Fifty isn’t traumatic.
Fifty isn’t the end of the world or the end of my life. At least, I hope it isn’t.
But fifty is the number of years my sister Missy was given on this earth, and as I approach that birthday, my head and heart are filled with a certain apprehension – what if my life stopped right here? Am I ready? Would I fight it, or would I accept it? Would I be strong enough?

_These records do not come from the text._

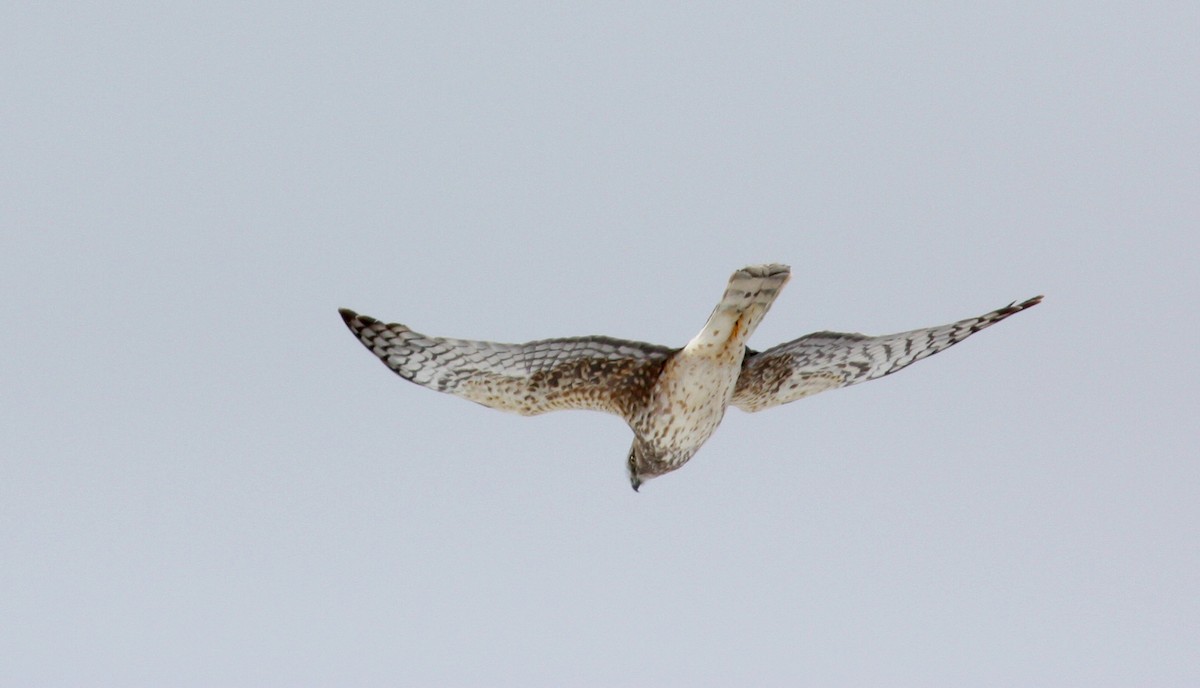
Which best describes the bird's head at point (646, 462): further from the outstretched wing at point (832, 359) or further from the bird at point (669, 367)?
the outstretched wing at point (832, 359)

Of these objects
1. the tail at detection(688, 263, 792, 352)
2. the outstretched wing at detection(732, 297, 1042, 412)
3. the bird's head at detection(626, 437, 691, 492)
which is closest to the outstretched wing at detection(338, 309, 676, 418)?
the tail at detection(688, 263, 792, 352)

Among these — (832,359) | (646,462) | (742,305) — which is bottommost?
(646,462)

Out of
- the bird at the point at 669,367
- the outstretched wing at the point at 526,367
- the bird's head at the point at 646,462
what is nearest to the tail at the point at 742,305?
the bird at the point at 669,367

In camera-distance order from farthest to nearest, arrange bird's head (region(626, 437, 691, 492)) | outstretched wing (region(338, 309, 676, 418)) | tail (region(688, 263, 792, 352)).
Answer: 1. bird's head (region(626, 437, 691, 492))
2. outstretched wing (region(338, 309, 676, 418))
3. tail (region(688, 263, 792, 352))

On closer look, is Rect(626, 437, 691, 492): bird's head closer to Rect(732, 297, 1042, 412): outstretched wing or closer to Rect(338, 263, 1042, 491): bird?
Rect(338, 263, 1042, 491): bird

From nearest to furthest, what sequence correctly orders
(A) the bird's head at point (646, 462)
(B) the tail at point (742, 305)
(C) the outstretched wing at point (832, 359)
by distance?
(B) the tail at point (742, 305), (C) the outstretched wing at point (832, 359), (A) the bird's head at point (646, 462)

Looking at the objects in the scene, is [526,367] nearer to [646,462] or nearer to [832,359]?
[646,462]

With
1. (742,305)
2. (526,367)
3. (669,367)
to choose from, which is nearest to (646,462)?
(669,367)
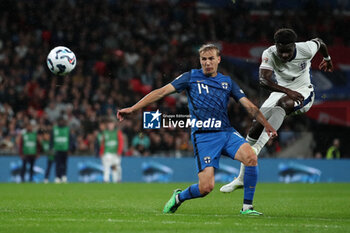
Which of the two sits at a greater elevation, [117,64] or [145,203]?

I confess that because my sister Wendy died just a week shy of her 43rd birthday, I could think of nothing else when I reached 42.
When my sisters died, I was an adult, and so were they. I am sure it is much more difficult for people who lost their brothers or sisters as children – I cannot even imagine, and I cannot speak for them. Children tend to blame themselves when things like abuse or divorce happen; I suspect that they would also blame themselves if they lost a sister or brother. I did not have that guilt; as a grown up, I knew it wasn’t my fault.
Still, the sad regret is there – the what ifs…the if onlys… the second-guessing…the replaying of events in my head. And it’s not just family whose passing makes me compare my lifespan to theirs. My friend Jon was only 32 when he perished in a house fire. My dear friend Shirley was 47 when she succumbed to a pulmonary embolism (blood clot). At each of those ages, I looked in the mirror and asked the questions for which I had no real answer. I suppose this is a normal part of grieving and moving on.
Life offers no guarantees. Today I talked with a friend about people who overcome extreme personal adversity, such as the loss of limbs or a grave illness, to live their lives not defined by, but in spite of, those circumstances. We talked about how attitudes toward death can determine how we live. We agreed that even for people like us, who do not live under the cloud of a serious disease or catastrophic injury, life holds no promises. We talked about how life can change – or end – in a moment. Can we ever really be ready?
So, at 32, with young children, I was grateful, but still checked my smoke detectors.
At 42, I looked at my own family and was thankful that my sister’s passing would leave no children motherless.
At 47, I thought about Shirley and how much she had done for others all of her short life.
And when 50 comes, I will think about Missy and what a terrific grandma she would have been, and I will cherish every moment with my family.
Because sometimes, it feels like borrowed time.